Stacy Snake, elle n'y va pas avec le dos de la cuillère. Elle s'est fait tatouer « Je suis la déesse de l'amour et du sexe » direct sur l'avant-bras, comme ça y a pas de doute sur ce qui va suivre. Cette bombe russe, elle cogne comme un marteau, elle s'enfonce sur la queue sans aucune pitié, et ouais, elle a mérité son surnom de serpent à chaque plan. On voit bien à la façon dont elle sourit à la caméra qu'elle continue probablement la fête même quand les caméras s'arrêtent. Née à Saint-Pétersbourg, elle a compris très vite comment monter la température, et elle a commencé à bosser dans le milieu pro en 2011. Elle filmait parfois sous le nom de Brenda Wang quand ça lui chantait. Même nana, même priorité : la queue. Le tatouage le crie, le pseudonyme le dit, et sa gorge insatiable le hurle encore plus fort. Alors éteins les lumières, monte le son, et regarde comment les Russes se défoncent.

Stacy Snake, elle n'y va pas avec le dos de la cuillère. Elle s'est fait tatouer « Je suis la déesse de l'amour et du sexe » direct sur l'avant-bras, comme ça y a pas de doute sur ce qui va suivre.
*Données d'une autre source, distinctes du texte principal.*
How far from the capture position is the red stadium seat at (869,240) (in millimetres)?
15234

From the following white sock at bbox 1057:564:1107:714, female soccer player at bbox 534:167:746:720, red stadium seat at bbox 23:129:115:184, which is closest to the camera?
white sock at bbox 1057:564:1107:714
Cette bombe russe, elle cogne comme un marteau, elle s'enfonce sur la queue sans aucune pitié, et ouais, elle a mérité son surnom de serpent à chaque plan. On voit bien à la façon dont elle sourit à la caméra qu'elle continue probablement la fête même quand les caméras s'arrêtent. Née à Saint-Pétersbourg, elle a compris très vite comment monter la température, et elle a commencé à bosser dans le milieu pro en 2011. Elle filmait parfois sous le nom de Brenda Wang quand ça lui chantait. Même nana, même priorité : la queue. Le tatouage le crie, le pseudonyme le dit, et sa gorge insatiable le hurle encore plus fort. Alors éteins les lumières, monte le son, et regarde comment les Russes se défoncent.